• _EXTRACT_

>>>>>

Back in college I used only Gilette Sensor Excel (2 blades), then my roomate convinced me to switch to Schick. That didn't work for me at all but back then my fine peach fuzz hair didn't require much maintenance so took months to go through the Schick blades (and I was too cheap to toss them out). In the many months that went by the Mach3 made its debut and overtook the market. So I tried that, and found the shave very comfortable but not nearly close enough. It was also a lot cheaper per blade to buy the mach3 starter kit then the refills for it, so I accumulated a high number of holders for it - like 5 or 6 at one point).

As the Mach3 refills eventually got more expensive I found a drug store that stocked the old Sensor Excel refills, but I had already tossed out the holder for it and they didn't sell the holder at all, so I couldn't use the refills and just kept using the Mach3. I also tried the Bic disposables, and found them close and fairly comfortable except they would gouge me pretty badly from time to time.

Some years later I eventually found a Sensor handle (the old first generation one but it fit the blades for the Sensor Excel), and managed to procure the Sensor Excel blades for it too (but they were double the cost of the newer kinds of blades since I guess they are now a specialty item), and at last I could have a good shave again. except my hair now grew in way too coarse and I found the sensor excels just didn't have the cutting power I needed.

<<<<<

• _SUPPLIED INFORMATION_
>>>>>

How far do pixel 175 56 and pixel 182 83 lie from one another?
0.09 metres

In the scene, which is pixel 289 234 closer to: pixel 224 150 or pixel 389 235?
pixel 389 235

<<<<<

• _THINGS TO DO_
1. In the razor post, why couldn't the writer use the Sensor Excel refills from the drug store?
2. Write out the part of the razor post starting at "As the Mach3" and ending at "time to time.".

• _ANSWERS FOR THE TASKS_
1. The writer had already thrown out the holder for them, and the store didn't sell the holder.

2.
As the Mach3 refills eventually got more expensive I found a drug store that stocked the old Sensor Excel refills, but I had already tossed out the holder for it and they didn't sell the holder at all, so I couldn't use the refills and just kept using the Mach3. I also tried the Bic disposables, and found them close and fairly comfortable except they would gouge me pretty badly from time to time.